Les jours passaient lentement, mais pour Yassine, chaque instant était une torture. Chaque regard échangé avec Ihsene était une bataille silencieuse qu'il savait ne pas pouvoir gagner. Il s'observait dans le miroir tous les matins, mais il ne se reconnaissait plus. Ce n'était pas le Yassine du quartier, celui qui ne laissait rien paraître, celui qui imposait le respect avec son regard froid et son attitude indifférente. Non, ce Yassine-là, celui qui avait décidé de se perdre dans des jeux de regards avec Ihsene, n'était plus celui qu'il voulait être. Mais c'était plus fort que lui.

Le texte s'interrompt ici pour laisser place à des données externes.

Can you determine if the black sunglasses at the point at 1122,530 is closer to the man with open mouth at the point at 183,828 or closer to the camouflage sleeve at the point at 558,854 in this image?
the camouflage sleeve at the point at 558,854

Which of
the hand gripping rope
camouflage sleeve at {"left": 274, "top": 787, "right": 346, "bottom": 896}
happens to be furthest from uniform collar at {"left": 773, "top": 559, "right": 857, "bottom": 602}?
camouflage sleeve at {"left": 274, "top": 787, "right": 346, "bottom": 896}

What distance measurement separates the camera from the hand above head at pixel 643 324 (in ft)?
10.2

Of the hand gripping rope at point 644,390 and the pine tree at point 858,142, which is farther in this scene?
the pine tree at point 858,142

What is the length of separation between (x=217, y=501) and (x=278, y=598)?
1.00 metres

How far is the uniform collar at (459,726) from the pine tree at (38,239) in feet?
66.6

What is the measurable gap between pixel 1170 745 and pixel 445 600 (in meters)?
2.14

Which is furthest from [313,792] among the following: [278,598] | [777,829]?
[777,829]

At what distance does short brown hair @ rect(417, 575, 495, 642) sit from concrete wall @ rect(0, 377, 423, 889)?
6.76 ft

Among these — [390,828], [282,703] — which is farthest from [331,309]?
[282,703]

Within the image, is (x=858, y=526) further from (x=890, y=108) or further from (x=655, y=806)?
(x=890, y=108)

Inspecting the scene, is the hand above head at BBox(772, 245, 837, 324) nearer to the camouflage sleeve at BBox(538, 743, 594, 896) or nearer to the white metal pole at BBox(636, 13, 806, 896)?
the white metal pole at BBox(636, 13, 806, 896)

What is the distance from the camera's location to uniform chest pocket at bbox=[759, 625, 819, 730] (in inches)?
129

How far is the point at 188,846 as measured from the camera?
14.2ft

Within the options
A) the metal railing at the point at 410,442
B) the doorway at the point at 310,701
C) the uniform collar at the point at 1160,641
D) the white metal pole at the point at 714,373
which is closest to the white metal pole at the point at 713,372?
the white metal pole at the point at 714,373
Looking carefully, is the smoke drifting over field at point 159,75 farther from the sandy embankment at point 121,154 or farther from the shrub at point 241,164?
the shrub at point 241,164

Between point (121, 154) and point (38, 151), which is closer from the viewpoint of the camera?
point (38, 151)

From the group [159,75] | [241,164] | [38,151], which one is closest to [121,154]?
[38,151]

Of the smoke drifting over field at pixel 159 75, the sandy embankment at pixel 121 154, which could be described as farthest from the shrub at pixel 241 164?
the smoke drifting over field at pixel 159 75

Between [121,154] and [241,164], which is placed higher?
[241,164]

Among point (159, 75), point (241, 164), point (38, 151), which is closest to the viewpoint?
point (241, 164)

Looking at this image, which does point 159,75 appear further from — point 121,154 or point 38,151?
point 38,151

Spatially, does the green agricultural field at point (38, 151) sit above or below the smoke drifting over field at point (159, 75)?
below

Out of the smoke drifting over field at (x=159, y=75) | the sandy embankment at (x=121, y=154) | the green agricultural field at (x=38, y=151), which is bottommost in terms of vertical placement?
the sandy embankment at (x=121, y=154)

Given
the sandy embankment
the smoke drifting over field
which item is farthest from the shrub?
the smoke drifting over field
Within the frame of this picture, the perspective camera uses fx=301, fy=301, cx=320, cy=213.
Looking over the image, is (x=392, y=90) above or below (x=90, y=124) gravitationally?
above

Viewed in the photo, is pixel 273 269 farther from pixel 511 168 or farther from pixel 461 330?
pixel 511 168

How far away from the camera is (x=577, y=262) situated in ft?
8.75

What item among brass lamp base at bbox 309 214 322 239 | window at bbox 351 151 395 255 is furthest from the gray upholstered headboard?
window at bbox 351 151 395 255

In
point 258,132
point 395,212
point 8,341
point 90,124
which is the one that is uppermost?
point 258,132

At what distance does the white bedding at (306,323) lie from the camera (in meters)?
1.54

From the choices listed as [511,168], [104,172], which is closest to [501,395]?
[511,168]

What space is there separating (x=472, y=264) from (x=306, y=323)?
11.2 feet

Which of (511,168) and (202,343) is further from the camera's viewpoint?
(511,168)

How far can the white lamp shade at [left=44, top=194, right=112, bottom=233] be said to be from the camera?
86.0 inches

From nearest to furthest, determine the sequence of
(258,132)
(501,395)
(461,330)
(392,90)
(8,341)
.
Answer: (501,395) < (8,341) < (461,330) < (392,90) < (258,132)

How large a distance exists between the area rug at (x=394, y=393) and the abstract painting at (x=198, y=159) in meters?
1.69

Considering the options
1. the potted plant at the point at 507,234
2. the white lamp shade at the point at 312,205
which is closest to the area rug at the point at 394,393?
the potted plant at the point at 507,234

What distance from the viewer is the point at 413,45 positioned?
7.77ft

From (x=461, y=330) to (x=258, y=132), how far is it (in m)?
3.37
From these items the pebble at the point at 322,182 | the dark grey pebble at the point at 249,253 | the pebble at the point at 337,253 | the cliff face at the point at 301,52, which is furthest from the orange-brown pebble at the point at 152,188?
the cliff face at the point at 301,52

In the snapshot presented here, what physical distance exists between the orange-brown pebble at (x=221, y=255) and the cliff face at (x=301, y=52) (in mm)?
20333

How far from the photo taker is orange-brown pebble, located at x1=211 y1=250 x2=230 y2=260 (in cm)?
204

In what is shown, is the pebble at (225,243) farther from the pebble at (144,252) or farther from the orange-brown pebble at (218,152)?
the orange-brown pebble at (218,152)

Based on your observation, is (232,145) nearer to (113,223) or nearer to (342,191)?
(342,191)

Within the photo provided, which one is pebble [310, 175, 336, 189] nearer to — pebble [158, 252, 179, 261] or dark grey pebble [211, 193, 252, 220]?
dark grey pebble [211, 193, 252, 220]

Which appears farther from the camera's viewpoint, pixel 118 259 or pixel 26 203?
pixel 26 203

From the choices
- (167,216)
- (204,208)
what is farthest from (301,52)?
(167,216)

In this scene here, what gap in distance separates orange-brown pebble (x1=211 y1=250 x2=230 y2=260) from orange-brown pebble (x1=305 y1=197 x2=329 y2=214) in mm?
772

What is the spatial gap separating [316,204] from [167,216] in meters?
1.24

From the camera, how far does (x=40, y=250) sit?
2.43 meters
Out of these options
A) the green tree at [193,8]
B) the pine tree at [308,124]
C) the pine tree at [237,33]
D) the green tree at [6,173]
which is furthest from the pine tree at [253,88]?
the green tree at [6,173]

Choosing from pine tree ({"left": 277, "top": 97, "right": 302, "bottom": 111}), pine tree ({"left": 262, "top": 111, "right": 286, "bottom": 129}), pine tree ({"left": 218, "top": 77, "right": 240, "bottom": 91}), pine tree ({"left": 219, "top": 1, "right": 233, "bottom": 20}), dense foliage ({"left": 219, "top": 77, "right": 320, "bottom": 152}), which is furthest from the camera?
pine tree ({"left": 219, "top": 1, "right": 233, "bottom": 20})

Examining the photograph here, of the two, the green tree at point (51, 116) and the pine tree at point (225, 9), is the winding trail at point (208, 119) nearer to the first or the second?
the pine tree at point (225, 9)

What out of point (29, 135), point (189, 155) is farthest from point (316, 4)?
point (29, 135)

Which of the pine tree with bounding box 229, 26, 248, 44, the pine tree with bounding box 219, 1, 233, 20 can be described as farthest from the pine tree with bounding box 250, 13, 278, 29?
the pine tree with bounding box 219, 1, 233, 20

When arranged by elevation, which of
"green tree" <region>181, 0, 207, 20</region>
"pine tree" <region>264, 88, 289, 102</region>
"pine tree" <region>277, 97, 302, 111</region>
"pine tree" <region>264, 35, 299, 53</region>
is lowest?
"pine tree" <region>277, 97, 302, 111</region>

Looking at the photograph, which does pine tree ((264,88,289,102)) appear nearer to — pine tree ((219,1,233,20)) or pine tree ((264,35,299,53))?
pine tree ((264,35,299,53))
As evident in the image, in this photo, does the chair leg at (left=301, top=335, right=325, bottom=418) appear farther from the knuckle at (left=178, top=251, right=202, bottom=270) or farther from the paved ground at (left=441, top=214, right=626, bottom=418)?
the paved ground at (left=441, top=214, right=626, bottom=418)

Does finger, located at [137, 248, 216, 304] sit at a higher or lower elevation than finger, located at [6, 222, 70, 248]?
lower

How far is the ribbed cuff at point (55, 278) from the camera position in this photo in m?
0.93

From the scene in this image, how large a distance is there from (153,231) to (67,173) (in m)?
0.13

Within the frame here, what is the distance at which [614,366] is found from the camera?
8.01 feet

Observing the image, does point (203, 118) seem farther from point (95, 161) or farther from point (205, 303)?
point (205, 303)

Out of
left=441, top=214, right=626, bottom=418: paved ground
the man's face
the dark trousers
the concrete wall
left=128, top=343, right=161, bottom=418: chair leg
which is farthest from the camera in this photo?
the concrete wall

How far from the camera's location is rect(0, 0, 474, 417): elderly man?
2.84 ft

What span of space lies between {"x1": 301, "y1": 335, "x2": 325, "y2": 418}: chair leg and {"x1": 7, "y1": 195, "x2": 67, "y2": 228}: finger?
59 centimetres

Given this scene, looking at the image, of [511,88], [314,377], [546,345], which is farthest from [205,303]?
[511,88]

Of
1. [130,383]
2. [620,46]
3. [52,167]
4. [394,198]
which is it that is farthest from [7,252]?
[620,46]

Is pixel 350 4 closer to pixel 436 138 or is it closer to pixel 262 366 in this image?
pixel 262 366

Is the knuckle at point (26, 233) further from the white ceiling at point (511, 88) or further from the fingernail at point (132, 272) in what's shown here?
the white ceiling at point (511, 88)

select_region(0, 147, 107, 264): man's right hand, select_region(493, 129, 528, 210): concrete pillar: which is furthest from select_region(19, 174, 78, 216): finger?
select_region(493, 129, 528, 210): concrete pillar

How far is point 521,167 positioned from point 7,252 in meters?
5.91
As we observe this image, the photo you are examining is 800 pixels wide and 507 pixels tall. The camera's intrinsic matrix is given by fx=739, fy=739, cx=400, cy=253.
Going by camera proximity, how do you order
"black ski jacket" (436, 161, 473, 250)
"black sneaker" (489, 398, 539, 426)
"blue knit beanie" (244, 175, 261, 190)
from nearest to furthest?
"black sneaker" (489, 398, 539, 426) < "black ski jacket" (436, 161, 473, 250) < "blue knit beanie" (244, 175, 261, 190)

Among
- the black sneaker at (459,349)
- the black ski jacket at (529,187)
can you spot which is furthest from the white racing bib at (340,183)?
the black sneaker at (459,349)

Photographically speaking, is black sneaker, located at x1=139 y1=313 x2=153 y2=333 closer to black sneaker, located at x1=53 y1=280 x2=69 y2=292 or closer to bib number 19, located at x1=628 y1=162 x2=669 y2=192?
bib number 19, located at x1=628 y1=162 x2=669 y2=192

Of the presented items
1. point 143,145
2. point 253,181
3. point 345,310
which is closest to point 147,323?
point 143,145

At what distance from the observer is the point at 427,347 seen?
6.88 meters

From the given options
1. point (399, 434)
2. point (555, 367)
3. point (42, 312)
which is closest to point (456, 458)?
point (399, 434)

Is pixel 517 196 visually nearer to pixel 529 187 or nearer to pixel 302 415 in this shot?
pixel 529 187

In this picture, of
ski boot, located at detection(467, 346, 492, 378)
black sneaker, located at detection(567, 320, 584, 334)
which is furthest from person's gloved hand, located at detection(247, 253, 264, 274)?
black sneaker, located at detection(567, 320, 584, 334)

Chaque fois qu'il la croisait, quelque chose de nouveau naissait en lui. Une énergie, une attraction, un désir silencieux qu'il ne pouvait contrôler. Elle ne le savait pas, mais il avait remarqué chaque détail. La façon dont elle passait ses mains dans ses cheveux quand elle se sentait nerveuse. La manière dont son regard devenait presque absent lorsqu'elle était plongée dans ses pensées. Chaque mouvement, chaque sourire qu'elle offrait à ses amies, Yassine les voyait, les scrutait, comme si son monde en dépendait. Et pourtant, il n'agissait pas. Il restait là, distant, figé dans ce silence imposé par son propre code.

Le quartier était bruyant, animé, comme à son habitude. Les voix des hommes se mêlaient aux bruits de moteurs, mais Yassine ne les entendait pas. Sa concentration était ailleurs. Il observait, encore et toujours, cette silhouette qui déambulait dans les rues, sans même savoir qu'il l'observait. Lui et elle, deux étrangers qui se croisaient sans jamais échanger un mot, mais dont les regards se cherchaient à chaque occasion. Il l'avait remarquée dès le premier jour où il l'avait vue se perdre dans la rue, aussi calme que déterminée. Il savait qui elle était, elle aussi savait qui il était. Mais ils ne se parlaient pas.

Mais les choses étaient en train de changer, lentement mais sûrement. Yassine sentait l'impact de chaque regard qu'il échangeait avec elle. C'était un jeu auquel il n'avait pas l'intention de jouer, et pourtant, il s'y retrouvait. Un jeu de regards furtifs, des gestes, des expressions subtiles, des paroles non dites. Il ne voulait pas se laisser emporter, il ne voulait pas que ce jeu de regards devienne une obsession, mais c'était déjà trop tard. Chaque fois que leurs yeux se croisaient, son cœur battait plus fort. Chaque sourire qu'elle lui adressait, aussi discret soit-il, était un coup de poignard dans sa carapace.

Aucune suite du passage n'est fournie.